*Quoted passage:*
Public Intimacy: Art and Other Ordinary Acts in South Africa

Public Intimacy: Art and Other Ordinary Acts in South Africa

Yerba Buena Center for the Arts (YBCA)

Athi-Patra Ruga, The Future White Women of Azania, 2012.*

February 15, 2014

Public Intimacy: Art and Other Ordinary Acts in South Africa
February 21–June 29, 2014

Yerba Buena Center for the Arts
Downstairs Galleries
701 Mission St
San Francisco, CA 94103

www.ybca.org

Jointly organized by Yerba Buena Center for the Arts (YBCA) and the San Francisco Museum of Modern Art (SFMOMA), Public Intimacy: Art and Other Ordinary Acts in South Africa brings together 25 artists and collectives who disrupt expected images of a country known largely through its apartheid history. Public Intimacy was not deliberately timed to coincide with the twentieth anniversary of South Africa’s first fully democratic elections. Instead, the exhibition presents another critical arc that existed but was possibly overlooked during apartheid and which has emerged in recent years as a dominant approach—the expression of the poetics and politics of the “ordinary act.” The exhibition is curated by Betti-Sue Hertz, director of visual arts at YBCA; Frank Smigiel, associate curator of public programs at SFMOMA; and Dominic Willsdon, Leanne and George Roberts Curator of Education and Public Programs at SFMOMA.

The exhibition focuses on artists who opt for close views, small actions or gestures that occur in public. This contemporary tendency is prefigured in the work of photographers who emerged during apartheid, including Ian Berry, Ernest Cole, Billy Monk, David Goldblatt, Santu Mofokeng and Jo Ractliffe, all of whom have approached politics through interpersonal and social exchanges. The body is always key, even if absent. Goldblatt’s photographs—especially his Particulars series, featuring close-ups of partially revealed bodies in public spaces—have been especially generative for this exhibition. Zanele Muholi, a graduate of the Market Photo Workshop started by David Goldblatt, contributes Faces and Phases, a series of portraits of black lesbians living throughout South Africa, as well as video and beadwork. Her “visual activism” has increased awareness of the vulnerability of lesbians in a country where violence against them has not ceded.

Place gives context to the complexity of social relations and the ways people are willing to risk crossing visible and invisible lines drawn by norms: from Ernest Cole’s apartheid era images of an interracial couple dancing at a shebeen in Pretoria in 1962, to Santu Mofokeng’s stirring photographs of mobile churches on commuter trains in 1986 and from gay men exhibiting tenderness with each other in a park in Sabelo Mlangeni’s photograph from 2008 to Mikhael Subotzky and Patrick Waterhouse’s case study of the iconic 54-story Ponte City building’s transitions from 2008–11, photographers have observed in unique locations the presence of intimate moments happening all around.

*Actions to take:*
1. Condense the paragraph of the Public Intimacy exhibition text that begins "The exhibition focuses on artists" into a short bulleted list that keeps its main facts.
2. Carry the Public Intimacy exhibition text forward with the next paragraph, beginning right after its final sentence.
The records after this note are not needed for any of the work here.

*Data listing:*
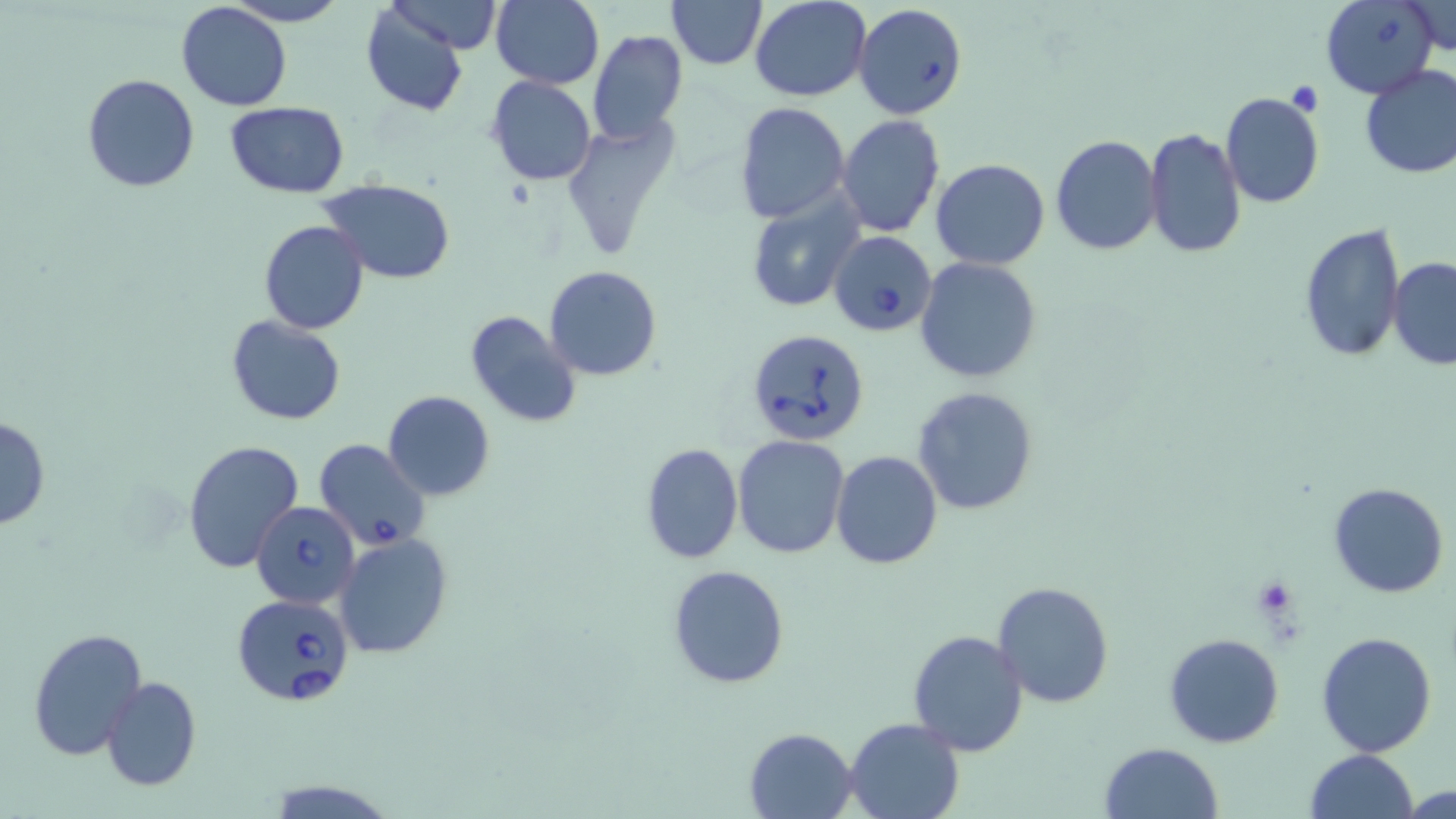 Approximate bounding boxes as (x1, y1, x2, y2) in pixels. Uninfected red blood cell locations: (220, 0, 351, 26), (388, 0, 504, 55), (492, 0, 605, 89), (667, 0, 767, 69), (750, 1, 873, 102), (175, 3, 292, 111), (1402, 3, 1453, 56), (360, 4, 469, 116), (587, 29, 688, 145), (1359, 65, 1456, 181), (81, 73, 200, 192), (487, 76, 596, 186), (1220, 91, 1326, 209), (734, 101, 851, 223), (225, 102, 349, 197), (837, 114, 945, 238), (560, 121, 678, 259), (1143, 128, 1244, 260), (1050, 135, 1162, 256), (932, 159, 1050, 270), (319, 179, 456, 283), (745, 194, 862, 311), (259, 221, 370, 335), (1298, 221, 1406, 362), (1387, 256, 1456, 370), (915, 257, 1042, 385), (544, 266, 664, 381), (464, 311, 582, 427), (226, 316, 345, 424), (910, 385, 1039, 517), (383, 390, 495, 500), (0, 414, 50, 531), (733, 435, 850, 557), (181, 439, 303, 574), (639, 442, 744, 565), (831, 450, 942, 569), (1329, 482, 1449, 598), (335, 534, 453, 659), (666, 564, 789, 689), (992, 580, 1115, 708), (25, 627, 147, 761), (907, 628, 1031, 756), (1316, 631, 1437, 757), (1163, 632, 1286, 749), (100, 675, 202, 790), (844, 717, 965, 819), (743, 726, 859, 817), (1099, 742, 1224, 819), (1303, 749, 1418, 819), (1401, 783, 1455, 818). Babesia divergens-infected red blood cell locations: (1321, 0, 1440, 99), (852, 2, 968, 121), (829, 231, 936, 336), (748, 328, 871, 450), (314, 436, 430, 553), (252, 501, 361, 608), (232, 593, 354, 706). Platelet locations: (1287, 81, 1323, 116), (1251, 576, 1302, 627). Slide-level diagnosis: Babesia divergens. May-Grünwald-Giemsa-stained preparation. Image is 1456×819 pixels. Optical microscopy. Captured at 1000x magnification. Single field of view. Thin blood smear.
State which parasite is depicted.
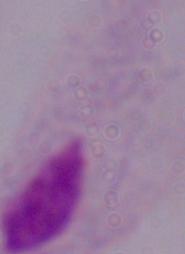
This is a trichomonad.

Summary:
  - Modality: photomicrograph
  - Magnification: 1000x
Assess this cell for malaria.
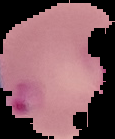

Parasitized.

image_type: segmented cell region on a black background
image_size: 115×139 pixels
preparation: thin blood smear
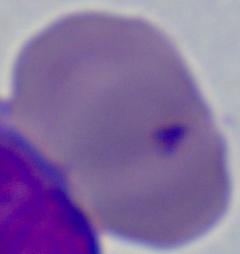
Micrograph. Captured at 1000x magnification. A Babesia parasite is seen.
Identify the parasite.
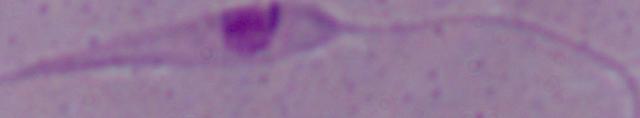

Leishmania.

magnification = 1000x
modality = micrograph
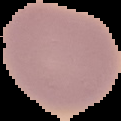

Summary:
  - Preparation: thin blood smear
  - Image size: 121×121 pixels
  - Malaria status: uninfected
  - Image type: cell region segmented out of the field of view; surrounding area masked to black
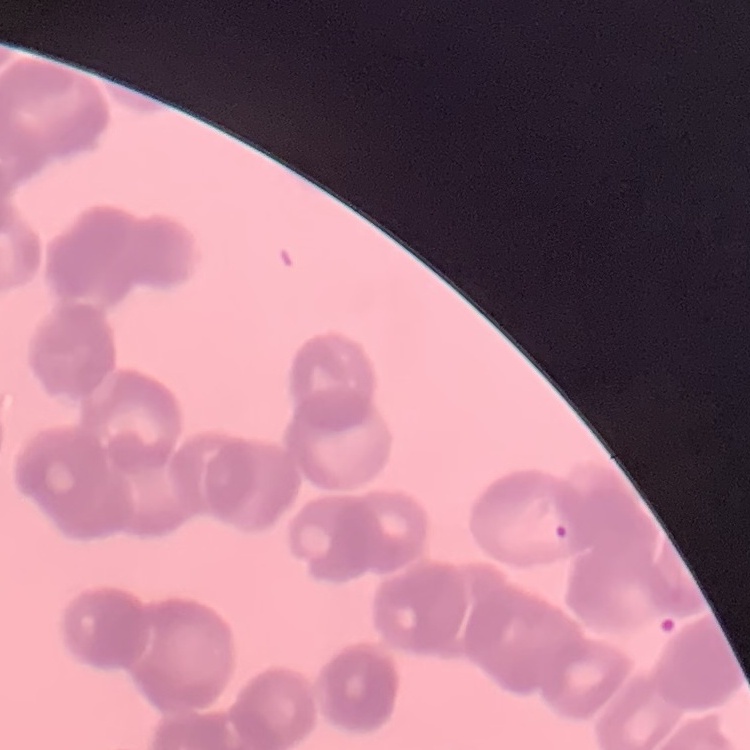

*Results of the exercise:*
1.
- The exhibition centers on artists who choose close views and small actions or gestures that happen in public.
- Photographers who emerged during apartheid prefigured this tendency: Ian Berry, Ernest Cole, Billy Monk, David Goldblatt, Santu Mofokeng and Jo Ractliffe, all of whom approached politics through interpersonal and social exchanges.
- The body is always key, even when absent.
- Goldblatt's photographs, especially his Particulars series of close-ups of partially revealed bodies in public spaces, were especially generative for the exhibition.
- Zanele Muholi, a graduate of the Market Photo Workshop that Goldblatt started, contributes Faces and Phases (portraits of black lesbians living throughout South Africa), as well as video and beadwork.
- Her "visual activism" has raised awareness of the vulnerability of lesbians in a country where violence against them has not ceded.

2.
Performance art often lends itself to exaggerating the revolutionary potential of performativity in everyday life. Performances in Johannesburg have pointed out the vulnerability and potential dangers of living in the city, while approaching art practice as a space of pleasurable experimentation. From Anthea Moys’ Nessun Dorman (None Shall Sleep Tonight) performance in Joubert Park to Donna Kukama swinging from a freeway bridge over the Mai Mai Market, to Sello Pesa and Vaughn Sadie’s street performance in the Maboneng neighborhood, the location chosen is a reference to a condition or incident including personal safety and gentrification. Pesa and Sadie will create a new version of their Inhabitant performance adapted to San Francisco’s Mission District, where there is a rise of tensions between long-standing residents and new gentrifiers. Other performances include Kemang Wa Lehulere’s The Grass Is Always Greener On The Other Side, which explores the suspicious circumstances of anti-apartheid activist Nat Nakasa’s death in New York in 1965, and Athi-Patra Ruga’s The Elder of Azania, the newest iteration of his ongoing The Future White Women of Azania saga.

The exhibition includes works by artists in SFMOMA’s permanent collection such as David Goldblatt, ijusi (Garth Walker), William Kentridge, Sabelo Mlangeni, Santu Mofokeng, Billy Monk, Zanele Muholi, Lindeka Qampi and Jo Ractliffe. Also included are works by Ian Berry, Ernest Cole, Handspring Puppet Company, Nicholas Hlobo, Anton Kannemeyer, Donna Kukama, Terry Kurgan, Sello Pesa and Vaughn Sadie with Ntsoana Contemporary Dance Theatre, Cameron Platter, Athi-Patra Ruga, Berni Searle, Penny Siopis, Mikhael Subotzky and Patrick Waterhouse, and Kemang Wa Lehulere.

*Athi-Patra Ruga, The Future White Women of Azania, 2012. Aqueous inkjet print. Performed as part of Performa Obscura in collaboration with Mikhael Subotzky. Commissioned for the exhibition Making Way, Grahamstown, South Africa. Photo: Ruth Simboa. Courtesy Athi-Patra Ruga and WHATIFTHEWORLD/GALLERY.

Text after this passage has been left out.